◆ Exercise tasks:
[1] In the Cat Power excerpt, which song was the first one started for Wanderer?
[2] According to the Cat Power excerpt, why did having Lana sing on the song matter?

◆ Excerpt provided:
Us having these conversations, I was like, ‘Dude, do you want to sing on this song with me?’ Lana is singing with me, loaning her credibility as a female who sings about darkness. It’s not sad Cat Power singing about her experience of being a woman. It’s we are multidimensional beings. All these other projections that had been on me from the press, the ex-label. Having another female opened the door for the listener to understand that I wasn’t alone in it. The subject wasn’t me, it was us.

10/10/18 Toronto Star Interview:

“Woman,” which was actually the first song she’d started recording for Wanderer but had left off the final track listing.

◆ Information provided:
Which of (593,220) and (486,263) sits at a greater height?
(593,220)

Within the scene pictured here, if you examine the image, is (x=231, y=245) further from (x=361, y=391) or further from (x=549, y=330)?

◆ Answers given:
[1] "Woman"

[2] Lana lent her credibility as a female who sings about darkness. Having another female opened the door for listeners to understand that the speaker wasn't alone in it, so the subject became "us" rather than "me."